Blockchain analytics firm Glassnode’s newest report reveals the 2022 bear market because the worst in historical past and lots of traders have offered their Bitcoin (BTC) holdings at a reduction.
In keeping with the report, Bitcoin’s dip beneath the 200-day transferring common, internet realized losses, and destructive deviation from realized value make this the worst bear market within the historical past of the cryptocurrency.
The 2022 bear market has been brutal for #Bitcoin and #Ethereum traders, realizing huge capital losses.
In our newest analysis, we quantify the severity of this bear, and makes a case for it being essentially the most important in historical past.
Learn extra👇https://t.co/FlSehPo3FB
— glassnode (@glassnode) June 24, 2022
It continued that that is the primary time on report that BTC and Ethereum (ETH) will commerce beneath their ATH of their earlier cycle, which suggests important unrealized losses out there. Each investor who purchased BTC or ETH between 2021 and 2022 is now underwater.
Whereas many are nonetheless holding on, the monetary pressures of restricted liquidity and rising inflation is pushing a number of traders to promote at a loss.
Bitcoin declines beneath transferring common
Per the report, the primary signal of a bear market is the decline in Bitcoin value beneath its 200-day transferring common and, worse, 200-week MA. Bitcoin is buying and selling at lower than half of the 200-day MA degree on the present value.
The report additionally identified that that is the primary time since 2015 that the Bitcoin value will fall beneath 0.5 Mayer A number of (MM). The MM for this cycle is presently 0.487, a lot decrease than the final cycle, which was 0.511.

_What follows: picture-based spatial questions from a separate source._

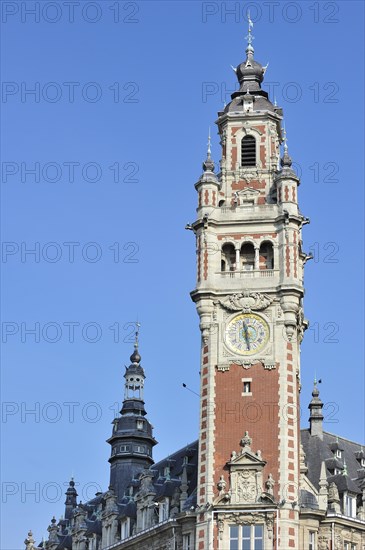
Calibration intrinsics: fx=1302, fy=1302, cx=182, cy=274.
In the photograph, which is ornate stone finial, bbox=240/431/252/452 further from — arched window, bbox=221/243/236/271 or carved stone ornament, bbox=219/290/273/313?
arched window, bbox=221/243/236/271

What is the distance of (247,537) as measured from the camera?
85688 millimetres

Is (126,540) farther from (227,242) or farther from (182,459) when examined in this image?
(227,242)

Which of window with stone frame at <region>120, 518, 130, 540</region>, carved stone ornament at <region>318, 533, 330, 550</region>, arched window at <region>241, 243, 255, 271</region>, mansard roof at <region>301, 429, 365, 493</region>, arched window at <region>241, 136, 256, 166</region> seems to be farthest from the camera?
window with stone frame at <region>120, 518, 130, 540</region>

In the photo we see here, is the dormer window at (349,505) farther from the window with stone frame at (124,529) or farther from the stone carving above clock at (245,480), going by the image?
the window with stone frame at (124,529)

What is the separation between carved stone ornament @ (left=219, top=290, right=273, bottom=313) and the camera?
91750 mm

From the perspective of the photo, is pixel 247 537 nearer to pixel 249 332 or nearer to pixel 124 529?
pixel 249 332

The Mayer A number of exhibits oversold or overbought circumstances by contemplating the adjustments within the value above and beneath the 200-day MA. “Solely 84 out of 4160 buying and selling days (2%) have recorded a closing MM worth beneath 0.5,” the report stated.
Moreover, the present market circumstances are fairly extreme, reflecting the spot value dropping beneath the realized value. Situations like this are sporadic, and that is solely the fifth time it has occurred since Bitcoin launched in 2009.

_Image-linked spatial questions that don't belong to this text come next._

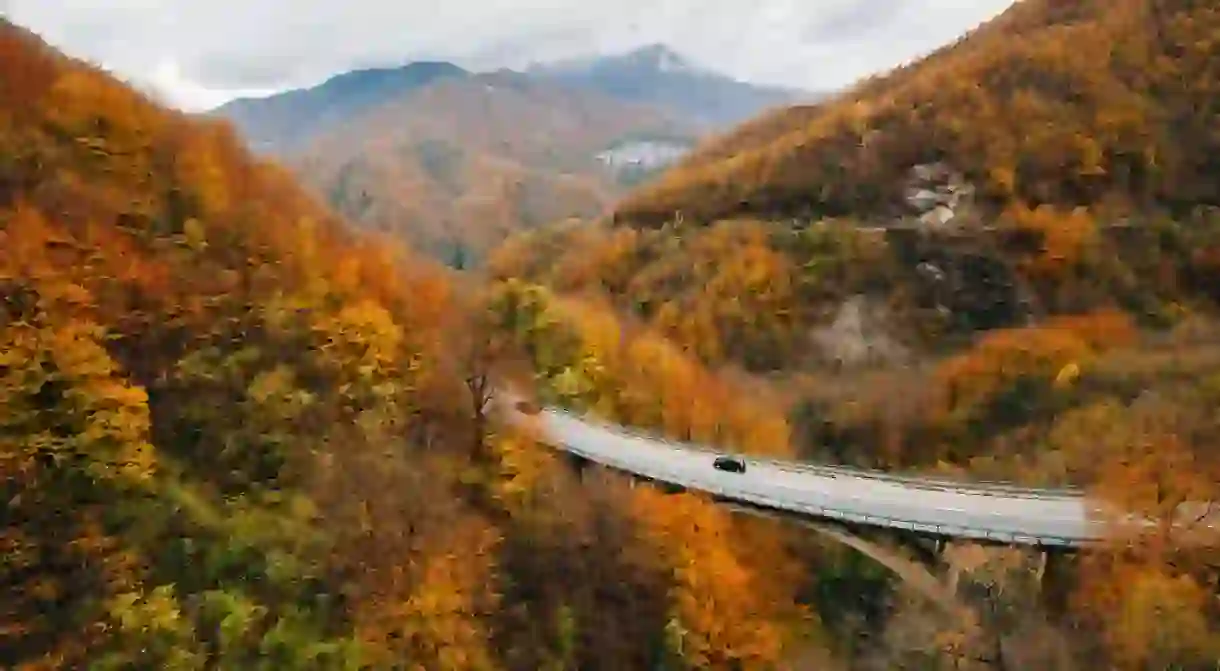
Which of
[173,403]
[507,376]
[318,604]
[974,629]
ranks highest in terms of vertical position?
[173,403]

In keeping with Glassnode, solely 13.9% of all Bitcoin buying and selling days have seen spot costs beneath unrealized costs. It additional added that the traders locked in a lack of $4.234 billion on the day Bitcoin dropped beneath $20k.
Like Bitcoin, like Ethereum
Ethereum isn’t doing higher both. Just like Bitcoin, those that purchased Ethereum in 2021 and early this yr have unrealized losses. Many of the decline in Ethereum value is because of DeFi deleveraging and its dominance decline since November 2021.
Moreover, it’s buying and selling at a 63% low cost to its 200-day MA, and its Mayer A number of has hit 0.37, beneath the 0.6 MM band draw back deviation. Thus far, the token has solely traded beneath this band for 29 days, far beneath the 187-days within the 2018 bear market.
Primarily based on all the out there information, Glassnode concluded that this present market capitulation occasion:
Is certainly one of, if not essentially the most important in historical past, each in its severity, depth, and magnitude of capital outflow and losses realized by traders.